Ella soltó una risa incrédula.
– Sí, claro. Tienes el mismo problema.
– No duermo, no como -entrecerró los ojos cuando ella volvió a reír-. Ahora te estás riendo.
– Sí, porque no tienes ninguna dificultad en concentrarte y pensar. Lo sé porque te he estado observando. Se te ve sereno y compuesto, y he de decirte, Mike, que eso empieza a molestarme.
Fue el turno de él de reír. Y de acercarla para tomarle la boca y pegarle el cuerpo al suyo, porque iba a tenerla otra vez, debía tenerla, y en ese instante. A juzgar por el sonido hambriento que salió de la garganta de ella, Corrine sentía lo mismo.
Ahondó el beso y ella respondió con igual deseo. Les provocaba un éxtasis mayor que lo que habían conseguido ese día en el trabajo. Metió los dedos en el cabello de Corrine y lo liberó de la pinza que lo mantenía cautivo. Ella plantó una mano sobre la nuca de él para mantenerlo prisionero del beso del que él no quería escapar. Gravitaban hacia algo caliente y fuera de control, con manos y cuerpos, cuando Corrine se apartó para respirar. Él la imitó y ella se mordió el labio inferior.
Cuando Mike llevó los dedos hacia la cremallera del jersey de Corrine, ella apoyó la mano sobre la suya. Casi sin poder ver a través de la bruma sexual creada por ella, Mike movió la cabeza.
– ¿Ya paramos?
La respiración de Corrine era tan irregular como la voz tensa de él; los ojos, vidriosos; la boca, plena y húmeda. Le encantó que no pareciera una comandante de una misión espacial.
– Estamos ante la puerta abierta, Mike.
– Lo había olvidado. Bien podrían haber estado en la luna. ¿Lo ves? Ahí tienes la prueba concreta de que contigo pierdo la cabeza -la hizo entrar, deteniéndose para cerrar la puerta antes de conducirla hacia la cama gigante.
Ella se detuvo con la vista clavada en la colcha.
– ¿Vamos a cometer otro error?
«Diablos, sí», pero no iba a reconocerlo en ese momento, de modo que le dio la vuelta y volvió a besarla hasta que casi no fue capaz de recordar su propio nombre y supo que a ella le sucedía lo mismo. Solo entonces fue otra vez en busca del premio: la cremallera del jersey ceñido que llevaba puesto. Con los nudillos rozó piel al bajarla lentamente, y descubrió que su sexy comandante no tenía nada debajo. Se inclinó y plantó la boca sobre el cuello de Corrine, quien cerró los ojos mientras él la mordisqueaba y succionaba.
– Mike… espera.
Probó la piel suave y blanca.
Ella gimió.
– ¿Ahora? -preguntó él esperanzado, sin dejar de bajar la cremallera.

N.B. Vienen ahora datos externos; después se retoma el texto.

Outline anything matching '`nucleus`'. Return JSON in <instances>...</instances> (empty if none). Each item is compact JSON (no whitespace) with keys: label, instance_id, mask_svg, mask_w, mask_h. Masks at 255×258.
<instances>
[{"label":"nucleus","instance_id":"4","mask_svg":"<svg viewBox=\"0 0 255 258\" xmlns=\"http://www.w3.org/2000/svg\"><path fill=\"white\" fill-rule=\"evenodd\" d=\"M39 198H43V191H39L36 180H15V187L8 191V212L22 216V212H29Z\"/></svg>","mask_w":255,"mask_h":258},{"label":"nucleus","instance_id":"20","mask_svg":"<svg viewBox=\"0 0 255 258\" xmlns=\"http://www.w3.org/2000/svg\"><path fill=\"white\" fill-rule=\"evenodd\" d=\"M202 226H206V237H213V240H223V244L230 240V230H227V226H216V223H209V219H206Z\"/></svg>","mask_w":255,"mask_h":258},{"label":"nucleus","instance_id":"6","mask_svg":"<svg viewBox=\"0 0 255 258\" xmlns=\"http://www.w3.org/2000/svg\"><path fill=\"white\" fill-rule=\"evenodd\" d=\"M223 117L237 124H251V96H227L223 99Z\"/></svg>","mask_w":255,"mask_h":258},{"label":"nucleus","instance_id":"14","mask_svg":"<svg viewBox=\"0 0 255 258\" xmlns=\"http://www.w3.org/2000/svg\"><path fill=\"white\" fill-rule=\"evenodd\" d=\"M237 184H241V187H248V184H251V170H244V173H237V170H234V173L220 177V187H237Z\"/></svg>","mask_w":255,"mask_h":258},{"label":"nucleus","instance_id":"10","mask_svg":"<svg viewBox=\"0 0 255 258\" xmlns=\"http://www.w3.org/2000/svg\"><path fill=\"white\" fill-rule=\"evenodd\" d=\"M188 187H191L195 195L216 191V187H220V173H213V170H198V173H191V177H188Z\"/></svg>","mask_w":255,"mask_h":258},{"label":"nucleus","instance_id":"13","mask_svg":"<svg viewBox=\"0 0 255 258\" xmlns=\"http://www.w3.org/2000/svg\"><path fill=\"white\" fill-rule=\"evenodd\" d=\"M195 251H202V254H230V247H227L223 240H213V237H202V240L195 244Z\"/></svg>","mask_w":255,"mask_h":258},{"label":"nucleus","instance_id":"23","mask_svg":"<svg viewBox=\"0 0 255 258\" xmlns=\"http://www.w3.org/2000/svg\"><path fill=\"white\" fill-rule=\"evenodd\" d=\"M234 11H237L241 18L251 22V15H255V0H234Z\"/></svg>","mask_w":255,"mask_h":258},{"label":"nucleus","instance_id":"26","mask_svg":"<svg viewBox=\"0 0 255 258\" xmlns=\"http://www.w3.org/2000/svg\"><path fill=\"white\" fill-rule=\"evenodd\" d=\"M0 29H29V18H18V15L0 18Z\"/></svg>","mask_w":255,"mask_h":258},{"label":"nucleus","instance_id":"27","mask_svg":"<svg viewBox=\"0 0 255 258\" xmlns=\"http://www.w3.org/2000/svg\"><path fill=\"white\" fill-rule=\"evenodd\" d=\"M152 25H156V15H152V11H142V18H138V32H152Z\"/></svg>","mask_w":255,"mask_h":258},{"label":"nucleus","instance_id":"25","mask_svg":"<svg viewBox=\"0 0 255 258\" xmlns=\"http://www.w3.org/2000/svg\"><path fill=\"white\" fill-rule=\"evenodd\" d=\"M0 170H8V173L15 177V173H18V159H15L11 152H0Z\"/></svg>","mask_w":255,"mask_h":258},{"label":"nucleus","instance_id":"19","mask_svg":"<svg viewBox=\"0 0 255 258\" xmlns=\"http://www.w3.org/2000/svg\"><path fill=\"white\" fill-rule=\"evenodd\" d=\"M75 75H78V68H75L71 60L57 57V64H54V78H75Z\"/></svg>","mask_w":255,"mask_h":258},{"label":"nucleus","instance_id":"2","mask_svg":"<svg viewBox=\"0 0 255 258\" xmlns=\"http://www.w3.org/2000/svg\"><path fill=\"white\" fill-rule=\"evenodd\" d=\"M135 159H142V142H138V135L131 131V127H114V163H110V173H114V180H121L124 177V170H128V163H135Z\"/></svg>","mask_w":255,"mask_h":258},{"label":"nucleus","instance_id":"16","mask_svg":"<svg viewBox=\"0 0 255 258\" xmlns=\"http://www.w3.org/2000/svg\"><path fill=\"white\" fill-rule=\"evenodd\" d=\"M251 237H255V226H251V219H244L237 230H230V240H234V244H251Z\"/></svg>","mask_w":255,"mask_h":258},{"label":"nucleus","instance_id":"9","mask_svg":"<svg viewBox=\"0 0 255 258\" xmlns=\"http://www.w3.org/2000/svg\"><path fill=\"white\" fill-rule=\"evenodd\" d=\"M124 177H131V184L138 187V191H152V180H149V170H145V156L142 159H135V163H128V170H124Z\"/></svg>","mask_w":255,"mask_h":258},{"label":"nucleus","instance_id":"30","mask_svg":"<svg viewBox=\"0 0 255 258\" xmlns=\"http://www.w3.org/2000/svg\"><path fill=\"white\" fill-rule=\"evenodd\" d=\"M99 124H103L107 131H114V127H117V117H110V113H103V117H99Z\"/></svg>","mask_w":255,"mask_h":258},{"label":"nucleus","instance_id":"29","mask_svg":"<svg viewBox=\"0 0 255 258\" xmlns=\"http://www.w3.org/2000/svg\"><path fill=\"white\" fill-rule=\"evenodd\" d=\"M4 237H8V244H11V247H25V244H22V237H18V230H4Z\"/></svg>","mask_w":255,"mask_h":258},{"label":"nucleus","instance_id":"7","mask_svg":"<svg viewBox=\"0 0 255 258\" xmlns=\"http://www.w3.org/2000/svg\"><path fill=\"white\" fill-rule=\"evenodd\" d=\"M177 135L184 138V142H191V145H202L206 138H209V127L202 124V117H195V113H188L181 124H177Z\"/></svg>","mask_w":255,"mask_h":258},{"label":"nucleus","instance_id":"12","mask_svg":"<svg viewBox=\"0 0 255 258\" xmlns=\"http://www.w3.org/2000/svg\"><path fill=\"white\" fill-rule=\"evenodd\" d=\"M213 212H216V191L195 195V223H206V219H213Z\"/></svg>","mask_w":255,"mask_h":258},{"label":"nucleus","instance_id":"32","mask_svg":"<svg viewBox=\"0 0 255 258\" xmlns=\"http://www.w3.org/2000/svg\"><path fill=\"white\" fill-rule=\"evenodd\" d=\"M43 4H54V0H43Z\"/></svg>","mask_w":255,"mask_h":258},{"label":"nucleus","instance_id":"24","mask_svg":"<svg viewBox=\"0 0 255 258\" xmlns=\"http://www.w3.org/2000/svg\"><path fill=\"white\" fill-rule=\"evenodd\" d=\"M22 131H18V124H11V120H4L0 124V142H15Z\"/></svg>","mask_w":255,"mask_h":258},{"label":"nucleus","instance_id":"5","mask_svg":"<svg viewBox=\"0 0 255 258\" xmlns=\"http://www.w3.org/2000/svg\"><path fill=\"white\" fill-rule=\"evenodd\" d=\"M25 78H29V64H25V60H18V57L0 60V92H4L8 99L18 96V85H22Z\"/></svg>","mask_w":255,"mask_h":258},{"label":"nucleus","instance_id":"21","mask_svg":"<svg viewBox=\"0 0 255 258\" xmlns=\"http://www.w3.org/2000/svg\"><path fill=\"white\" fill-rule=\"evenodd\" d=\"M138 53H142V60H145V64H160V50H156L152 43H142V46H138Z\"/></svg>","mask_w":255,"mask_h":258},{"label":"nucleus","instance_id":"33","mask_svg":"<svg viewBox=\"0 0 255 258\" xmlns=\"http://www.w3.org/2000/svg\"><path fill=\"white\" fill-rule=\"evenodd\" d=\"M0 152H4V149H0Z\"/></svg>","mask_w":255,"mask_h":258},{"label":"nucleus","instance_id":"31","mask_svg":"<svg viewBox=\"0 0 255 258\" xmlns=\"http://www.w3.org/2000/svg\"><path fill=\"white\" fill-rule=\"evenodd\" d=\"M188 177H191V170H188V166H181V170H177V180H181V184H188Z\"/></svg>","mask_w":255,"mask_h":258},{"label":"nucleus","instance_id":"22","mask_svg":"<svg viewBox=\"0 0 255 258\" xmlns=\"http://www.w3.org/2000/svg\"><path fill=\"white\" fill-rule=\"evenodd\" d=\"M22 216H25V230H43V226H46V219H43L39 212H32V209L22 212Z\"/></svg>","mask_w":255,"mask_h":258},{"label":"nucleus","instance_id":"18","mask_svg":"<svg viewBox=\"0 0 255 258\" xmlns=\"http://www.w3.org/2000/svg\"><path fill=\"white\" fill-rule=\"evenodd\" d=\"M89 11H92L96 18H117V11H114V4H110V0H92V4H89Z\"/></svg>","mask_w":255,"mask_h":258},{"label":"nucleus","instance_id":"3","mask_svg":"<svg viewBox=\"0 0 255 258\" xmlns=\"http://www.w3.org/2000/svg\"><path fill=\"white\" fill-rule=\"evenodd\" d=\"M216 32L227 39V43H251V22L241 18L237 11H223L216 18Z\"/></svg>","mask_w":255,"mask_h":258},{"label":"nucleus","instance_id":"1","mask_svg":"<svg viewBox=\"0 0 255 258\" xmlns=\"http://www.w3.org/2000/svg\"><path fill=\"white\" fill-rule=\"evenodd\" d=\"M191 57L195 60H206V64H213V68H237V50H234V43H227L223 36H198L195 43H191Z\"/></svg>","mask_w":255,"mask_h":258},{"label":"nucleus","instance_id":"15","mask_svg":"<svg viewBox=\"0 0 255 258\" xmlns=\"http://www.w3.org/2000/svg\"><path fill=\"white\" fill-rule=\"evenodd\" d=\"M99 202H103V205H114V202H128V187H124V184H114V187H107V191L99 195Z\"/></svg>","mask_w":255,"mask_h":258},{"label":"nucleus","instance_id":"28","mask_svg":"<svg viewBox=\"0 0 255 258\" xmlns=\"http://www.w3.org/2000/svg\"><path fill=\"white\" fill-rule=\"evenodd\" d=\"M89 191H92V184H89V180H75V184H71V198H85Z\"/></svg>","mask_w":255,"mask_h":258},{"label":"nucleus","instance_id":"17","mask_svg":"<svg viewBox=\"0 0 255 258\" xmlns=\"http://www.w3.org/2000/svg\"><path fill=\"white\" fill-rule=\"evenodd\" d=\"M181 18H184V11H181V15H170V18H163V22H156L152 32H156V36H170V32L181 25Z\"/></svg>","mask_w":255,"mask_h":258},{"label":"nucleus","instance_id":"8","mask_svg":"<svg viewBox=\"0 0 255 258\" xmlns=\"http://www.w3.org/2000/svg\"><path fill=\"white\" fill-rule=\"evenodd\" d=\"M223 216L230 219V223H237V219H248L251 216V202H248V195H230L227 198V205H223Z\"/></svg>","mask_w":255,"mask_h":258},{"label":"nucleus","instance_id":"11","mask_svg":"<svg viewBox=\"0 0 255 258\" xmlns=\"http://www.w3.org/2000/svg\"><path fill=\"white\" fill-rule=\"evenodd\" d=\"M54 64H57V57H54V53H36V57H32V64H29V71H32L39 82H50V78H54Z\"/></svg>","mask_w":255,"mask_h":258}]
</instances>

– No lo sé -le sacó la camiseta de la cintura de los vaqueros y se la quitó por la cabeza. Luego miró fijamente su torso-. ¿Por qué estás tan perfectamente hecho? – preguntó en serio, pasando los dedos por los músculos que se contrajeron ante el contacto.
– Dios diseñó al hombre de esta manera para que, a pesar de nuestra estupidez, las mujeres no se nos pudieran resistir. ¿Funciona?
– Sin ninguna duda -asintió despacio.
– Lamento causarte problemas en el trabajo, Corrine. No es mi intención.
– Lo sé -contempló su cuerpo con lo que parecía una excitación desconcertada.